Ich stelle mir meine Großmutter hinter diesen Fenstern vor und bin sehr bedrückt. Gleichzeitig spüre ich, wie neben mir Ilse das Herz schwer geworden ist. »Früh am Morgen wurden wir von einer mit Gewehren bewaffneten Truppe zur Arbeit in die Oberstadt gebracht«, sagt sie, »zur Werner-Gerhardt-Schule am Steinsgraben, wo die ›Organisation Todt‹ stationiert war.«
Dann zeigt Ilse mir den Weg, den sie jeden Morgen mit den anderen Frauen gegangen ist. Ilse geht diesen Weg sehr langsam und ihr Gesicht sagt mir, dass es für sie nun Schritt für Schritt in die Vergangenheit geht.

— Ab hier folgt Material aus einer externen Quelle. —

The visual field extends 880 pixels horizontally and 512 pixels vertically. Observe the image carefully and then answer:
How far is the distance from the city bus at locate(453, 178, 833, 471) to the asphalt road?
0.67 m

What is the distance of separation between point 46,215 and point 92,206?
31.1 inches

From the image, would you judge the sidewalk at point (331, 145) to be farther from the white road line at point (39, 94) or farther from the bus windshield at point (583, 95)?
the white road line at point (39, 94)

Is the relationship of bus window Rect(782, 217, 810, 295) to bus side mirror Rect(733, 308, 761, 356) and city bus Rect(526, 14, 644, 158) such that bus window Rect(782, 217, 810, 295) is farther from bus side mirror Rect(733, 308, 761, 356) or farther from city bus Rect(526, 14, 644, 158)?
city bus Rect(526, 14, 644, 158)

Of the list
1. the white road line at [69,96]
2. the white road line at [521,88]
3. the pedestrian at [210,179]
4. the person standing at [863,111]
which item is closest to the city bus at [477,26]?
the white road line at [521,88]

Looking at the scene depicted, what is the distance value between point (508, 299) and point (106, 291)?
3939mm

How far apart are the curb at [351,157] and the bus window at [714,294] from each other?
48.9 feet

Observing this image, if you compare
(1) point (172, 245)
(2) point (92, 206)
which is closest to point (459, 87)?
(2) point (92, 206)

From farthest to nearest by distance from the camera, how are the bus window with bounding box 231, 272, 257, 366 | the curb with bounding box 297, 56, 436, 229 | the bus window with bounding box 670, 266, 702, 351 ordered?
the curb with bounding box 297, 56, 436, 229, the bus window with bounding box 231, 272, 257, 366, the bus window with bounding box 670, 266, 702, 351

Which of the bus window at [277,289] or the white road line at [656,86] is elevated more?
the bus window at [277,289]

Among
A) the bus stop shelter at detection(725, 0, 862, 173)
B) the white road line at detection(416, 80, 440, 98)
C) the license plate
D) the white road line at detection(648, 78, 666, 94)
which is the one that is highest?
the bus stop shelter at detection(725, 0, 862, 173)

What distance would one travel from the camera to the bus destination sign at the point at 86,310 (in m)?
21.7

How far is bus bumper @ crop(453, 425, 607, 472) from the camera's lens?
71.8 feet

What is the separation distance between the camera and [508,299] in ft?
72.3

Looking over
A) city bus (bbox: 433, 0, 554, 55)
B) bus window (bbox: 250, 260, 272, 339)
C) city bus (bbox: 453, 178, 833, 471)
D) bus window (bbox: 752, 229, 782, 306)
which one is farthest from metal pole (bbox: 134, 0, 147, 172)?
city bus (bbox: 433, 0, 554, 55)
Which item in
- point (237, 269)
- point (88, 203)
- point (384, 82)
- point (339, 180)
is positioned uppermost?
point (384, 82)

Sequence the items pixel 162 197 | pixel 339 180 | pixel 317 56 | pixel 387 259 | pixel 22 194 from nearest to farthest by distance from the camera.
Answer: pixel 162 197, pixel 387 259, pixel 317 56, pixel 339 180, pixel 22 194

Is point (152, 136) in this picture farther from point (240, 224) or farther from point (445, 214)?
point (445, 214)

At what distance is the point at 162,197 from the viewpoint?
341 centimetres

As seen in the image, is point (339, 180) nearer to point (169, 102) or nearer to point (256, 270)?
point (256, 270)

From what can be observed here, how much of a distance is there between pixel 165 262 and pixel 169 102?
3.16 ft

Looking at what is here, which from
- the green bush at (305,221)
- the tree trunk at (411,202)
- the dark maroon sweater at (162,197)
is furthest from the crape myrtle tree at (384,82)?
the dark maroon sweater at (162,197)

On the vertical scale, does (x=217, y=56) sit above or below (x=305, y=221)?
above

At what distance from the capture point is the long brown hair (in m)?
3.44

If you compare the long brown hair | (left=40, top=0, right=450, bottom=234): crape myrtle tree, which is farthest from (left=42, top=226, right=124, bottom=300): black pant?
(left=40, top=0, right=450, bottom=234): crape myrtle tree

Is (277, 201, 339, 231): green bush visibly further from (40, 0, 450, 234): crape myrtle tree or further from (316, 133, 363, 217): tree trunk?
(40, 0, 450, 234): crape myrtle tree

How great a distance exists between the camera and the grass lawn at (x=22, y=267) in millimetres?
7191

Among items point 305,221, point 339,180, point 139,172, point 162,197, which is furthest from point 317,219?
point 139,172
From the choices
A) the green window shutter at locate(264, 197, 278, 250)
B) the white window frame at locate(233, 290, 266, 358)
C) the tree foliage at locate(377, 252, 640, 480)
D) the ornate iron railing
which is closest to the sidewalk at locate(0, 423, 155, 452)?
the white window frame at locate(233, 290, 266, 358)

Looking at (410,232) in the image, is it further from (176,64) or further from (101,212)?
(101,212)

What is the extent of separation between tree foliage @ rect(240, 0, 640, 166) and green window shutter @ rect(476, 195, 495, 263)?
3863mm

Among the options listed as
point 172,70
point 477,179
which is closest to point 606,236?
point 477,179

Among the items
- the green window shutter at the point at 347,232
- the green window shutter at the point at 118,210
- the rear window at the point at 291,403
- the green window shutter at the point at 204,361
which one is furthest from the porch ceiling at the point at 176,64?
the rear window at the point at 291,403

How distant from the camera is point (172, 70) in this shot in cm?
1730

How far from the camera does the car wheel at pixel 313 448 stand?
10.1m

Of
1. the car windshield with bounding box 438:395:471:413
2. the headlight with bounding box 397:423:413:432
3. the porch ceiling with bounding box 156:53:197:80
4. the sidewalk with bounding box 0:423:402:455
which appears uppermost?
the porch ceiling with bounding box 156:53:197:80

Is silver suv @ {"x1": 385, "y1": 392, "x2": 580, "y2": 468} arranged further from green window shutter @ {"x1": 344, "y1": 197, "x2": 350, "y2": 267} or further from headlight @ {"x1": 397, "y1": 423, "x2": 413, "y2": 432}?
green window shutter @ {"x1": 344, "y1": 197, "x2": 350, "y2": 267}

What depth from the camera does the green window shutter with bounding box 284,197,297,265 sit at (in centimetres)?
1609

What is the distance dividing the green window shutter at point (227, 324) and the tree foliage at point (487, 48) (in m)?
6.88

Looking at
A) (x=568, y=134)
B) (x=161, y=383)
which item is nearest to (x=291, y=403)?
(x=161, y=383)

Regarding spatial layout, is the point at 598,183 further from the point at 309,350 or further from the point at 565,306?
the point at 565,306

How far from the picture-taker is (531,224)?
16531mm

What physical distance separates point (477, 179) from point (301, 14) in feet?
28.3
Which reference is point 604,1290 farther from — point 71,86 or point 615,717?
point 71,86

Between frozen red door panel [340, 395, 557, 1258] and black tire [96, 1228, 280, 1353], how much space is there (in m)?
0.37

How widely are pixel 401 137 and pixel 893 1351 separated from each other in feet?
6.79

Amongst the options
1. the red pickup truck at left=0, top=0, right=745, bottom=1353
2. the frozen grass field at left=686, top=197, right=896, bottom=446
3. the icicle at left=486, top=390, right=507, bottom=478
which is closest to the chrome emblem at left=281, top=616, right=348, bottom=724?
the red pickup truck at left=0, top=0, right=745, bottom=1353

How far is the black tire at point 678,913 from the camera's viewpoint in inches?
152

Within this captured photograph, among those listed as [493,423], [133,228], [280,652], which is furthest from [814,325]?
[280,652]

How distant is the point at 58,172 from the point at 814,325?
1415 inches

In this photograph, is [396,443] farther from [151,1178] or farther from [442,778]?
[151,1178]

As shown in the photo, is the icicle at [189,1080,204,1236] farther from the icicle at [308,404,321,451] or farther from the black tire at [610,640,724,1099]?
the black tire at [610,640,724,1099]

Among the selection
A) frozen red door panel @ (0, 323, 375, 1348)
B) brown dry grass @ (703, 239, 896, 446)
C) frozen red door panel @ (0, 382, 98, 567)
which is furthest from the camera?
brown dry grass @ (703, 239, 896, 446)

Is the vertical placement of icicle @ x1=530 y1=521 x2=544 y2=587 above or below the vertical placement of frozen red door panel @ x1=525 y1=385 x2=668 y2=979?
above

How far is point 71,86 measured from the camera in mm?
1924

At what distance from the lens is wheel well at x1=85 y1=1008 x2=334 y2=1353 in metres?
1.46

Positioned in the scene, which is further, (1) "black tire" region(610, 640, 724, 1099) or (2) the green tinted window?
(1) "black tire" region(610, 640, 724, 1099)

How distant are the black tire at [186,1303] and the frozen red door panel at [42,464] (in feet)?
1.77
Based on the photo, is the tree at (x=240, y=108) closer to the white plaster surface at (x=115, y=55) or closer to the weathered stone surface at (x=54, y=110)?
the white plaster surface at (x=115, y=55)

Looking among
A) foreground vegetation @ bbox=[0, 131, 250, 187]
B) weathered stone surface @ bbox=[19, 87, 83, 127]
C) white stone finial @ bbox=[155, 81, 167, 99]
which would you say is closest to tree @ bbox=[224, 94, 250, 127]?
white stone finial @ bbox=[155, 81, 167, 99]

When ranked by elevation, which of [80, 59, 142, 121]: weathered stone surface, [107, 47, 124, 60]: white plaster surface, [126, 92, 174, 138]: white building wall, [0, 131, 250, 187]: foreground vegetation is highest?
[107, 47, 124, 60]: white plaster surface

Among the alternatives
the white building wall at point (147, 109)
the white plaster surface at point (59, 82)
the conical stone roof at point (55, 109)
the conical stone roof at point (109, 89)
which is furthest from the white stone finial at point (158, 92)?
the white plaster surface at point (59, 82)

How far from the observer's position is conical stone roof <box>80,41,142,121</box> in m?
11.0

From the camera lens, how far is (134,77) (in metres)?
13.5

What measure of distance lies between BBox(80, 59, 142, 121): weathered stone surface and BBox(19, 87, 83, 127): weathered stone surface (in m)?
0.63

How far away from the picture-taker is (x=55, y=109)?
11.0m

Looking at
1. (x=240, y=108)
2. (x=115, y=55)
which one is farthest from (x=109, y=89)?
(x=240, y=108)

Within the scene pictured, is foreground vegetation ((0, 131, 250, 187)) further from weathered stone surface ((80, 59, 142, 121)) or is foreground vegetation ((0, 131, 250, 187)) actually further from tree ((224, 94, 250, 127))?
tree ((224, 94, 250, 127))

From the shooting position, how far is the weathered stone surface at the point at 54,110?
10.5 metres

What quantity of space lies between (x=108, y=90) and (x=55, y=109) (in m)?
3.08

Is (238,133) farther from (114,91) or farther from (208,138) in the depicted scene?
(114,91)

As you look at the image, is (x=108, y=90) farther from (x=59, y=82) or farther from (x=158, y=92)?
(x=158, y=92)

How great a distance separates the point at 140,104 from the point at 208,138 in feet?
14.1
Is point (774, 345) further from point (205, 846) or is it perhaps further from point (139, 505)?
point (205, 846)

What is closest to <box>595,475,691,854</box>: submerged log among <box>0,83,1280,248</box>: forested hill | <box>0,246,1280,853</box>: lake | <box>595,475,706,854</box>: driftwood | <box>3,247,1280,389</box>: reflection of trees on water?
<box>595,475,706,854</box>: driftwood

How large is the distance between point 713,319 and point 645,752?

Als wir die Messerschmiedestraße erreichen mit ihren Katzenköpfen, jenem buckeligen Kopfsteinpflaster aus Blaubasalt, das mit seinen unregelmäßigen Fugen das Tausendjährige Reich und die DDR überdauert hat, bleibe ich stehen und lese Ilse vor, was meine Großmutter am 19. Januar 1945 geschrieben hat:
Mein lieber, guter Junge, für Deine lieben Zeilen danke ich Dir vielmals. Du wirst es schon ermessen können, was es für mich bedeutet, von Dir zu hören. Wie Du wohl schon erfahren hast, habe ich mich im Großen und Ganzen den Verhältnissen angepasst, zumal ich mit 3 unserer Damen einen netten Kreis gefunden habe. Was weniger schön ist, daß ich mir meinen rechten Fuß durchgetreten habe, da das Zeitzer Pflaster derart holprig ist, daß man wie auf Nadeln geht! Der Weg vom Lager zur Arbeitsstätte beträgt eine Viertelstunde, und frühmorgens um halb 6 Uhr sowie auch abends sieht man in der Dunkelheit nicht, wo man hintritt, und so ist das Malheur entstanden. Du kannst Dir denken, daß diese körperliche Behinderung, ich muß stark humpeln, nicht günstig auf meine Stimmung wirkt, doch gebe ich mir die allergrößte Mühe, mich nicht unterkriegen zu lassen. Bist Du mit mir zufrieden?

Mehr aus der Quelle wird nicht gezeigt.